**SELECTED TEXT:**
___
It is a bright future, and one we’re very excited to power.

This last year has been an excellent one for Pinnacle West. Since our last annual meeting we’ve been able to resolve many of the outstanding regulatory issues that have challenged our company over the last four years, while our daily operations have continued to perform above industry standards. We’ve met record customer growth. Our customer service ranks among the best in the industry and our safety performance last year set a new record for our company.

Our company has prospered through one of the most difficult times in our industry’s history, and is poised for continued success in the future.

It’s a future we’re excited to embrace. Instead of arguing over modifications to historical regulatory orders dealing with such issues as market structure, pricing incentives for competition, codes of conduct, and reopened but unresolved responsibilities as significant as resource acquisition and obligation to serve, we can now look to the future with our full force and attention focused on tomorrow.
___
**SET TASKS:**
- 1) Decide whether each statement agrees with the Pinnacle West remarks: (a) the company's safety performance last year set a new record, (b) the company was unable to resolve the regulatory issues it had faced, (c) customer growth fell last year. Answer yes or no for each and quote the words of the remarks that decide it.
- 2) According to the Pinnacle West remarks, for how many years had the outstanding regulatory issues challenged the company?
- 3) Carry on the Pinnacle West remarks, picking up after their final sentence.
The listing after this point comes from a separate source.

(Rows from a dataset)
___
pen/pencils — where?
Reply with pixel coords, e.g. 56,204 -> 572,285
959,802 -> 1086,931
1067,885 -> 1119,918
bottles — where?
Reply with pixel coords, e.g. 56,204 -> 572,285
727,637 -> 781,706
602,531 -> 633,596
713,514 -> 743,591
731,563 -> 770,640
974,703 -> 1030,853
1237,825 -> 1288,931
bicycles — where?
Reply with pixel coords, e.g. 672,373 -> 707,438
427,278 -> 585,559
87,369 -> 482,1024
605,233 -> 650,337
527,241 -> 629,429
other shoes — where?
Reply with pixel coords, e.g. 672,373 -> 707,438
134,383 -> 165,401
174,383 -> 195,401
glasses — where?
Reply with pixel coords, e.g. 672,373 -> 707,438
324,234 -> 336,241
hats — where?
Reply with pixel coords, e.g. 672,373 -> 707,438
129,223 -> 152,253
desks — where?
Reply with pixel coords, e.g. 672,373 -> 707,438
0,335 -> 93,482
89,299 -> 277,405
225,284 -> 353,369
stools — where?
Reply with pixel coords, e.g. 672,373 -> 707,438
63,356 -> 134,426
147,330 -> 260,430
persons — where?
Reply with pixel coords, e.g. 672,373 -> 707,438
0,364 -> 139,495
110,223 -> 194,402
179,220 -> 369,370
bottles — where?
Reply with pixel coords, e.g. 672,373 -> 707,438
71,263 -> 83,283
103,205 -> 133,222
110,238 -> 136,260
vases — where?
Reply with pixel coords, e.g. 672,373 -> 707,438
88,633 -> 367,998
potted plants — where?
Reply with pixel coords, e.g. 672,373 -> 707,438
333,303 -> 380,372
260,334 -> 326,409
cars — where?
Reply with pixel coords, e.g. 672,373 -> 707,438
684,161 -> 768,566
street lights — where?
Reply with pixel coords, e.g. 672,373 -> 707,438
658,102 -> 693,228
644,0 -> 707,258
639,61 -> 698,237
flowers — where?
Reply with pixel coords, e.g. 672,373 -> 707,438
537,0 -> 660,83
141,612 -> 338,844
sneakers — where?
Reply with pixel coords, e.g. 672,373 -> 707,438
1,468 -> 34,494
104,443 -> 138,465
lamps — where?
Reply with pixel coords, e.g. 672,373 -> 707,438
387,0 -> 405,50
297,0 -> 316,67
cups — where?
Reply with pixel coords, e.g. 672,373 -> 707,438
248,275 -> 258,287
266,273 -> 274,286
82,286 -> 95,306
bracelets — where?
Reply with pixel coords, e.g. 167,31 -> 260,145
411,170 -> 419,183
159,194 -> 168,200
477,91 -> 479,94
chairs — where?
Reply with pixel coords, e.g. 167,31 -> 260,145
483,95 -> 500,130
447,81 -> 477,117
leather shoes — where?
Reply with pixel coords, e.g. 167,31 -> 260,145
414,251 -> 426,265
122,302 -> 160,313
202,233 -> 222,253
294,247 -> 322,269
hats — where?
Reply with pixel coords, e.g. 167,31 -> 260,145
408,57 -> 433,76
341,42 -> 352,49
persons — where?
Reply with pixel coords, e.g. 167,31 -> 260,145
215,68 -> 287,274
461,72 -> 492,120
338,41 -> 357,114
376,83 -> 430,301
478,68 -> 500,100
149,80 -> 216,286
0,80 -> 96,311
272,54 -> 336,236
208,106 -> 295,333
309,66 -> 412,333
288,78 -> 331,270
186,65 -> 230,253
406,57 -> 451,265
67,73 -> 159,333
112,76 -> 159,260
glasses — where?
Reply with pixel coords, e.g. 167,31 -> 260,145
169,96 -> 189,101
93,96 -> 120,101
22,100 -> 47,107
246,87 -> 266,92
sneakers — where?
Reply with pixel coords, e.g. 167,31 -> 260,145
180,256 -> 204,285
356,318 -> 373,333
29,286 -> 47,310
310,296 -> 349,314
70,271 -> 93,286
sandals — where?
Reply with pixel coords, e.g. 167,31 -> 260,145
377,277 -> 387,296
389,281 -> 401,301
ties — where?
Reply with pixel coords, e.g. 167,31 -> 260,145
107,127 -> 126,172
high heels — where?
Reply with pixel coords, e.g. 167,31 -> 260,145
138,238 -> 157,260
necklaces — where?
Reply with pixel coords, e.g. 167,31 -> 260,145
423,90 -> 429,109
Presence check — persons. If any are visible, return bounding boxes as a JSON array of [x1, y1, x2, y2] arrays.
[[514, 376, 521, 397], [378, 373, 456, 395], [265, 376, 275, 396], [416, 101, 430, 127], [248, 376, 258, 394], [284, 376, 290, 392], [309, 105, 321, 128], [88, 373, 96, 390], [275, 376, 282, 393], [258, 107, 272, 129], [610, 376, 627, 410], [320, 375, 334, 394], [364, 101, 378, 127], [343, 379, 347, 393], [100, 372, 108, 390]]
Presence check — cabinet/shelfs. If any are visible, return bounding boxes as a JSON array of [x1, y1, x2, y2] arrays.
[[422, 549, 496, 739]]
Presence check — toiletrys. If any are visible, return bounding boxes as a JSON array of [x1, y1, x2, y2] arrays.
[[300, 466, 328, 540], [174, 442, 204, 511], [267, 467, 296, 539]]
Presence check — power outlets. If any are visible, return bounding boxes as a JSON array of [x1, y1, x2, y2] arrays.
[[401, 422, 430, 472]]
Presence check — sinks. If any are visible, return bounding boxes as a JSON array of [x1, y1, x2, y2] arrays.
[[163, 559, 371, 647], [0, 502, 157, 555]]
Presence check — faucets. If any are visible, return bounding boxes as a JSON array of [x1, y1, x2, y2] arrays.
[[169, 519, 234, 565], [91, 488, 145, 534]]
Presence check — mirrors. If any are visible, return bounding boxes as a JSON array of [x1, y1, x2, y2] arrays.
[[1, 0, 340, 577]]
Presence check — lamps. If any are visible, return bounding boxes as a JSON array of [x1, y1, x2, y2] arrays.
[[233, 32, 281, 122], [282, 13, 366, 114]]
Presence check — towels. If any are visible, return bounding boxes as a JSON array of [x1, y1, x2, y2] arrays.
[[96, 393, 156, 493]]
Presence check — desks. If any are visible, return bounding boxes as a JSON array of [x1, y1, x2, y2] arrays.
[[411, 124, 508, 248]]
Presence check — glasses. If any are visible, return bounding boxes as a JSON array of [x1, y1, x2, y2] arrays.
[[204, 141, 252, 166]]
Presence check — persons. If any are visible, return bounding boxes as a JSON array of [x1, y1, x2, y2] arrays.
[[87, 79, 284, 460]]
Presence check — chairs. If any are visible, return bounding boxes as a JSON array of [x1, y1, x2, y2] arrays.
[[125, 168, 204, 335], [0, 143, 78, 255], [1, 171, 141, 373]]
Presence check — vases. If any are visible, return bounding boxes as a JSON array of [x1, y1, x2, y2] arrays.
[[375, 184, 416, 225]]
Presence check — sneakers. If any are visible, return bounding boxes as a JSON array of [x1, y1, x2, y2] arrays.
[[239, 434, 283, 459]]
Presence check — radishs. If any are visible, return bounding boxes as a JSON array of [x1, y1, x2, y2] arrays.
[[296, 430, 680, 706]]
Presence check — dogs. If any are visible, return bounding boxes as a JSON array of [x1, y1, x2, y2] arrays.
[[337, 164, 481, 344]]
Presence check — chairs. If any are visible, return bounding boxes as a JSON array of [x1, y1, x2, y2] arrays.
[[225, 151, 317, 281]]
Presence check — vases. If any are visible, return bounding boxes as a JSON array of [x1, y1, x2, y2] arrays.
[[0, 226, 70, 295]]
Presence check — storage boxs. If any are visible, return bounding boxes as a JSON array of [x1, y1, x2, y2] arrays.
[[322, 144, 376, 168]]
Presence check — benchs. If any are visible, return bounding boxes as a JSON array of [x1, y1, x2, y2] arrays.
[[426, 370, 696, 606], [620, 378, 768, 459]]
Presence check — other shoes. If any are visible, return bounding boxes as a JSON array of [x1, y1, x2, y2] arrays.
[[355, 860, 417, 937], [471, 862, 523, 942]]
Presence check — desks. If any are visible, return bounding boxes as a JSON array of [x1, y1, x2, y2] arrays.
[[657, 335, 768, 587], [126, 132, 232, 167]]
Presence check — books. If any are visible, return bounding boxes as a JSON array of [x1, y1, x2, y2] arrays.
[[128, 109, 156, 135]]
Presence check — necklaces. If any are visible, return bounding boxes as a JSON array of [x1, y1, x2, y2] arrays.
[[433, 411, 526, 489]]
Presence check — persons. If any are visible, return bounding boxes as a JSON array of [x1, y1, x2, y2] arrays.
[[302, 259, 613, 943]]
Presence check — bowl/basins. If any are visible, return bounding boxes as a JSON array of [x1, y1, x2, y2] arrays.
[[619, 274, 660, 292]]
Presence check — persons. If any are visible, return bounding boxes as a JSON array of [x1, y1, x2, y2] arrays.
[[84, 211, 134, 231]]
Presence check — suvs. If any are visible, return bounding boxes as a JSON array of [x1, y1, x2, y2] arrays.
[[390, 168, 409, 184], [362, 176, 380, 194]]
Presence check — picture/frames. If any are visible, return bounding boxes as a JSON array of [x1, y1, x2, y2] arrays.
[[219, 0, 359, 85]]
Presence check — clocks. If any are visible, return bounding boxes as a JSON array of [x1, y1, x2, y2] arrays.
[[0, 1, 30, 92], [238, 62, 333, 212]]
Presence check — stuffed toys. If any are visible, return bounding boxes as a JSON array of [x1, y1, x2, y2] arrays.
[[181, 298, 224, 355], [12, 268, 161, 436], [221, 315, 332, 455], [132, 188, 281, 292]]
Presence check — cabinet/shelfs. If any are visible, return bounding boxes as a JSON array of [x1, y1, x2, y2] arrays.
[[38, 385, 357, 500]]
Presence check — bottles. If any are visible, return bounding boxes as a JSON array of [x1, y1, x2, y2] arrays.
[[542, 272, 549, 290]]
___
**FINAL RESULTS:**
- 1)
(a) Yes: "our safety performance last year set a new record for our company."
(b) No: "we’ve been able to resolve many of the outstanding regulatory issues that have challenged our company over the last four years"
(c) No: "We’ve met record customer growth."

- 2) Four years.

- 3)
Now that doesn’t mean we’re not going to perform every day. We have and we will. It also doesn’t mean that these historical issues did not contain a future component. They certainly did. In fact, it’s their future component that gives us the foundation today to tackle tomorrow. That’s why it was so important that the effort of the last four years be successful in establishing a regulatory and operating platform that would give us the opportunity to produce excellent long-term results for our customers and our investors.

It hasn’t been easy. And to some, these issues seem like old news. But it was only seven weeks ago that we received one of the most significant regulatory decisions in our history, resolving most of these important issues.

Our industry has been through an economic roller coaster. We’ve seen a regulatory restructuring in which stranded investment, new market entrants and pricing headroom to encourage competition has received more public attention than industry fundamentals. We were plunged into poorly designed and malfunctioning power markets, with a boom and bust in power prices made more volatile by the California deregulation debacle.

In Arizona, our company stayed the course. From the beginning we refused to sell our power plants. Although we saw the possibility of new competitive markets and modified our strategy accordingly, we maintained our flexibility. For those of you who attended our annual meetings in the late 90s and early 2000s, you’ll remember flexibility and agility as mainstays of our plan. Fortunately, we incorporated enough of these qualities in our plan to handle the shift we experienced – going from regulation to deregulation and then back to re-regulation.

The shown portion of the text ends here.